TEXTE SOURCE:
Nous avons tous une vision grandiose des règnes des derniers Bourbons – de Louis XIII à Louis XVI – et de l’action de leurs ministres – Richelieu, Mazarin, Colbert et Fleury. L’Histoire (avec majuscule) a retenu les fastes de Versailles, les victoires militaires et le luxe de la cour mais ce que l’histoire (avec un petit h, celle du commun des mortels) nous apprend, c’est que la vie de la grande majorité des Français de l’époque se résumait à une misère abyssale. Une épigramme fameuse, du temps de Louis XV, résumait assez bien le sentiment du peuple : « La France est un malade que, depuis cent ans, trois médecins de rouge vêtus ont successivement traité. Le premier (Richelieu) l’a saigné ; le second (Mazarin) l’a purgé ; et le troisième (Fleury) l’a mis à la diète. »[access capability= »lire_inedits »]

Une anecdote rapportée dans ses Mémoires par René-Louis d’Argenson, ministre des Affaires étrangères de Louis XV, rapporte que le duc d’Orléans porta au conseil un morceau de pain de fougère et, à l’ouverture de la séance, le posa sur la table du roi en disant : « Sire, voilà de quoi vos sujets se nourrissent », alors même que Monsieur Orry vante la régularité avec laquelle les impôts alimentent le trésor royal. Cet épisode résume assez bien les informations qu’on tire de la lecture des auteurs de l’époque : les Français sont écrasés d’impôts et de corvées, l’administration est partout, une réglementation tentaculaire et arbitraire brise toute activité commerciale ou industrielle, tout est centralisé à Paris qui festoie dans l’insouciance la plus totale tandis que, jusqu’aux abords de Versailles, les gens meurent – littéralement – de faim. « Si les peuples étaient à l’aise, écrit Richelieu dans son Testament politique, difficilement resteraient-ils dans les règles. » Tout est dit.

Or, comme le rapporte notamment Tocqueville, le règne de Louis XVI fut certainement le plus prospère de tous – pour les Français s’entend. L’auteur de L’Ancien régime et la Révolution note (L3, IV) qu’environ trente ou quarante ans avant la Révolution, l’économie française se met progressivement à croître : pour la première fois depuis plus d’un siècle, la condition des gens ordinaires s’améliore, le commerce se développe, les industries fleurissent un peu partout et la population augmente. Les sources de l’époque sont sans ambiguïtés : le prix des fermages ne cesse d’augmenter ; le bail de 1786 donne 14 millions de plus que celui de 1780 ; Arthur Young, dans ses Voyages en France, s’émerveille de la prospérité retrouvée de Bordeaux qui surpasse, selon lui, celle de Liverpool… Partout les gens s’enrichissent dans des proportions jamais vues. Malgré le poids encore écrasant de l’État et la gestion calamiteuse des finances, les tentatives de libéralisation de l’économie française − en particulier par Turgot − permettent enfin à la France de ressentir les premiers effets de la révolution industrielle venue d’Angleterre.

OBJECTIF DE L'EXERCICE: Quels ministres l'extrait ci-dessus énumère-t-il entre tirets dans sa première phrase ?

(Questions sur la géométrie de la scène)
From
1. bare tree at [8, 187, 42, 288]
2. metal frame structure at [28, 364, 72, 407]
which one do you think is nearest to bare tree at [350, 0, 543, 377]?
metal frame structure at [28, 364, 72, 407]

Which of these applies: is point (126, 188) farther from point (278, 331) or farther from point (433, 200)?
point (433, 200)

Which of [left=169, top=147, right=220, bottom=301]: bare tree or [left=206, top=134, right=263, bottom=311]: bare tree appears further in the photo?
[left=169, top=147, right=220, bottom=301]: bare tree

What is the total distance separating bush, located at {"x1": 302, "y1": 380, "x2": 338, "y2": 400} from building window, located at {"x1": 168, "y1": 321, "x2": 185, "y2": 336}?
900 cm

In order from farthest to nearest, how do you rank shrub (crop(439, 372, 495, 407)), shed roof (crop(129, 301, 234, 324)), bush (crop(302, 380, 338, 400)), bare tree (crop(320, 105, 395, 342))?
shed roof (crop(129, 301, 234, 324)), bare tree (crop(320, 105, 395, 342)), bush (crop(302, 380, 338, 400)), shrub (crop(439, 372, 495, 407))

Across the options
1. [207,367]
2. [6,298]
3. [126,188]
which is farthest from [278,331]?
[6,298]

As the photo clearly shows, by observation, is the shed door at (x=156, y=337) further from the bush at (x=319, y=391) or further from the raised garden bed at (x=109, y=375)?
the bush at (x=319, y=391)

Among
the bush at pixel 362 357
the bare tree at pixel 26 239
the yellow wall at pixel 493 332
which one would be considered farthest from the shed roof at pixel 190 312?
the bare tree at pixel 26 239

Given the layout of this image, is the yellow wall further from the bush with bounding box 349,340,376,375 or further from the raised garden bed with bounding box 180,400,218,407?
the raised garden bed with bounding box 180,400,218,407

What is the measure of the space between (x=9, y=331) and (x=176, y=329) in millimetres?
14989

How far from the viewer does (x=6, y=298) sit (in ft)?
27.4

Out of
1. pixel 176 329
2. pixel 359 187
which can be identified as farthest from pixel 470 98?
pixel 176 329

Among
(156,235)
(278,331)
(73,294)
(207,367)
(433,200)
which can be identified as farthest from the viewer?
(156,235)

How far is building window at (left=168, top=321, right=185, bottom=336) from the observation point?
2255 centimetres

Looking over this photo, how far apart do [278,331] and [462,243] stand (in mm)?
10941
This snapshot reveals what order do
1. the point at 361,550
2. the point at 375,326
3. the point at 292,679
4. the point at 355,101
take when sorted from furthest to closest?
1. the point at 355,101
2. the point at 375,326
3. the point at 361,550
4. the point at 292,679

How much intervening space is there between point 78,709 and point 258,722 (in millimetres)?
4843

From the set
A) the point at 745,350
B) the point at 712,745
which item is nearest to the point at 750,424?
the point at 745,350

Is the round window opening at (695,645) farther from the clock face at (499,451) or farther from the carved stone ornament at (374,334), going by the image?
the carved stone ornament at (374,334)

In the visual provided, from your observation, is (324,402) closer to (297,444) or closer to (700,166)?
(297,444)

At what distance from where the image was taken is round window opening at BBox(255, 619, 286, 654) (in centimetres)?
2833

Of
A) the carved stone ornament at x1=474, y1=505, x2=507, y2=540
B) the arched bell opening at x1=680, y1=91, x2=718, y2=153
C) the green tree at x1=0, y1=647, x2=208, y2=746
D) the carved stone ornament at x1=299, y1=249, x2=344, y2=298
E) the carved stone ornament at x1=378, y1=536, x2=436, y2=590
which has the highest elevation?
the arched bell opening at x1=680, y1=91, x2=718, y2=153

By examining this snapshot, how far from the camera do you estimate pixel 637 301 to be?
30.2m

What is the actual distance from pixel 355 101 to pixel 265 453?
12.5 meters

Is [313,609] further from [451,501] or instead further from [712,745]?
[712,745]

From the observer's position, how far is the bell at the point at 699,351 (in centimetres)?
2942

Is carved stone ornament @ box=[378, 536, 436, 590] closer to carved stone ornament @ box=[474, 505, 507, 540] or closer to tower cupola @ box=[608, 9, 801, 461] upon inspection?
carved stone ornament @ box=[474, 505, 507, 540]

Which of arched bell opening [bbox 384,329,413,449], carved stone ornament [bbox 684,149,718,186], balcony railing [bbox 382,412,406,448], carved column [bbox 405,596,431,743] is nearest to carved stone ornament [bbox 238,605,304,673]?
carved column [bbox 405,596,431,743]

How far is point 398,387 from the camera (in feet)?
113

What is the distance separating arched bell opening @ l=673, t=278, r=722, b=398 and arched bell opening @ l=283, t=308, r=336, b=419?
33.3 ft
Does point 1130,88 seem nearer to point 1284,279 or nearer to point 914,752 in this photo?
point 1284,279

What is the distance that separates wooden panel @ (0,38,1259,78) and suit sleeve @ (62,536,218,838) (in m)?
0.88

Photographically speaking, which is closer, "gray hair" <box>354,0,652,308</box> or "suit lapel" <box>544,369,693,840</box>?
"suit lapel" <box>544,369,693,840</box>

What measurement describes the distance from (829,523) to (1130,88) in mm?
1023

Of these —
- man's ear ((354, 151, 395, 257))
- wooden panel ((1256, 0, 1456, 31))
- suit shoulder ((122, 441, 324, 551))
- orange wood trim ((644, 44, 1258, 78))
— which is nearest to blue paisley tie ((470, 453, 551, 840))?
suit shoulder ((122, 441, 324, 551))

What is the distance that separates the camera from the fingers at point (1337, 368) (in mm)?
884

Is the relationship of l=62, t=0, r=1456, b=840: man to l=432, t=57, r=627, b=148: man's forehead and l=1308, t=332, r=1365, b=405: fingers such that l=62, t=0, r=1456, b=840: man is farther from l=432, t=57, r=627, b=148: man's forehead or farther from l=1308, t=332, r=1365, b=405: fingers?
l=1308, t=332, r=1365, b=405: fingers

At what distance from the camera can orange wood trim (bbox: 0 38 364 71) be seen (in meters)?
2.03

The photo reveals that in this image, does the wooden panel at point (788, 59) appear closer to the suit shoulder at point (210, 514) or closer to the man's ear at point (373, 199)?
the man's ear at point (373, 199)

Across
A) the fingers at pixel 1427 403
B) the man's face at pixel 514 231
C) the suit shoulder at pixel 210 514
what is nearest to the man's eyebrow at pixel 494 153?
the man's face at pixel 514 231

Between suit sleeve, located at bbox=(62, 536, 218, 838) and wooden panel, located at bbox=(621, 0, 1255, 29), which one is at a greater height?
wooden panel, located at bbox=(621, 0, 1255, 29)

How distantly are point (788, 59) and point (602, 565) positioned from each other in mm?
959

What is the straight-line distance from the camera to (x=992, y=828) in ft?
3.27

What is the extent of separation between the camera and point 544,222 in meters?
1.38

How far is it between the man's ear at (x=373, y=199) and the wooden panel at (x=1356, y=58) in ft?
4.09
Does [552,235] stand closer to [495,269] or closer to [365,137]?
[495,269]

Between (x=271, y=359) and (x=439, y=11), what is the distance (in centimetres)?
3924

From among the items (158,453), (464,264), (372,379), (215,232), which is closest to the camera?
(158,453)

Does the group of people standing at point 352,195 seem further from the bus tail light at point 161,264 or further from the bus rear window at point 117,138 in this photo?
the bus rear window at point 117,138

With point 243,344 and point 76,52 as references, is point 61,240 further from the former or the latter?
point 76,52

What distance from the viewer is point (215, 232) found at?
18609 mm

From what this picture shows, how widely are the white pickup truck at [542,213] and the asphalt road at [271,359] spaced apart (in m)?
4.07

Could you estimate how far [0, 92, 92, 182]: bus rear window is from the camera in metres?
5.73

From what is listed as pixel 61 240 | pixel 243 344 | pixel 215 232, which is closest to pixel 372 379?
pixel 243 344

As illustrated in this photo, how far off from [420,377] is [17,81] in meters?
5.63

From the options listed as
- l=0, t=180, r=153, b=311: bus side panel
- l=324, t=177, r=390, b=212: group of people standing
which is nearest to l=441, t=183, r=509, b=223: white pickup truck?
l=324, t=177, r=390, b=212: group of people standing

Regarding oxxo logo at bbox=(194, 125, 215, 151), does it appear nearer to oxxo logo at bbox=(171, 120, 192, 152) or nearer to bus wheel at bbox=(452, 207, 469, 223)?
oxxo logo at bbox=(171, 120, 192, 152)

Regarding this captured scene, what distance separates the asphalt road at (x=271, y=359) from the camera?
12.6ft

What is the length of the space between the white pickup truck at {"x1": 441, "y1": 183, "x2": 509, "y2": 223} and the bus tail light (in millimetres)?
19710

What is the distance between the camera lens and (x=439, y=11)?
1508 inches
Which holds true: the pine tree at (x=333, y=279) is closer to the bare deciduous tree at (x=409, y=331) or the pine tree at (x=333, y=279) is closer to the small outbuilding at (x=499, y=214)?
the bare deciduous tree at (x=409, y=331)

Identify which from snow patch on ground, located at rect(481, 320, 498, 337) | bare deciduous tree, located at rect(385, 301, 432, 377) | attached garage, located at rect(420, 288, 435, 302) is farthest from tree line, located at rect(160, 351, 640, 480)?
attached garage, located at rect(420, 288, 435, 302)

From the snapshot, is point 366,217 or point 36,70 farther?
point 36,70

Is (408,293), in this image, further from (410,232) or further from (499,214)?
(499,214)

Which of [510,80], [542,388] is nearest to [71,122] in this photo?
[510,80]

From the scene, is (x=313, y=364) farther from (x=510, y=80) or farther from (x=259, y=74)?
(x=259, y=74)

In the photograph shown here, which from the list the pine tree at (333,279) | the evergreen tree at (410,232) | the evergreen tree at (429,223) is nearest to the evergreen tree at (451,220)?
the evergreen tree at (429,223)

RÉPONSE COMPLÈTE: Richelieu, Mazarin, Colbert et Fleury.